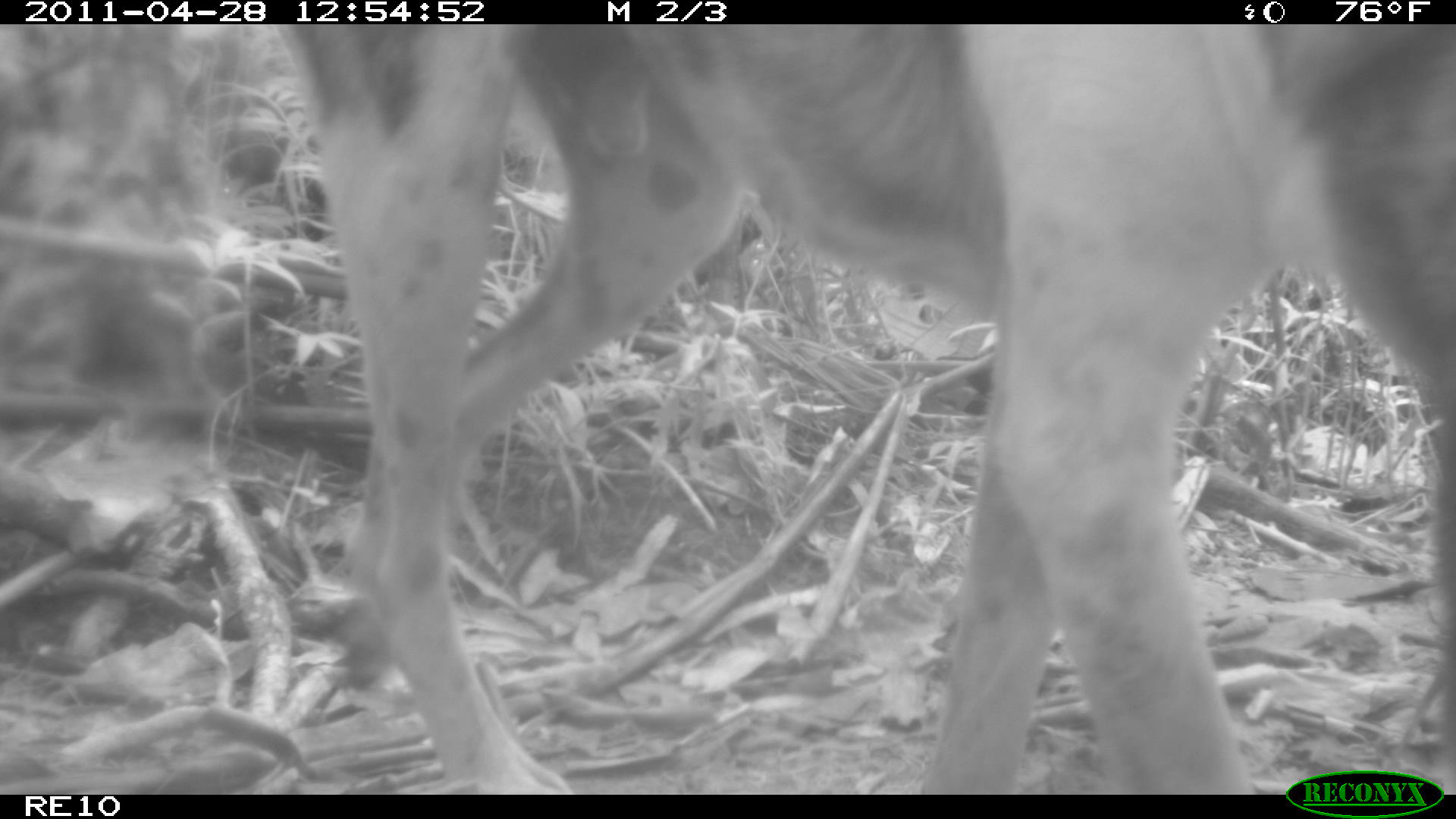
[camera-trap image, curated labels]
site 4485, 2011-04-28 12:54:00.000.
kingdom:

* [WORK TASK]: Without including any picture, write out the material above verbatim.

* [SOLUTION FOR THIS TASK]:
[camera-trap image, curated labels]
site 4485, 2011-04-28 12:54:00.000.
kingdom:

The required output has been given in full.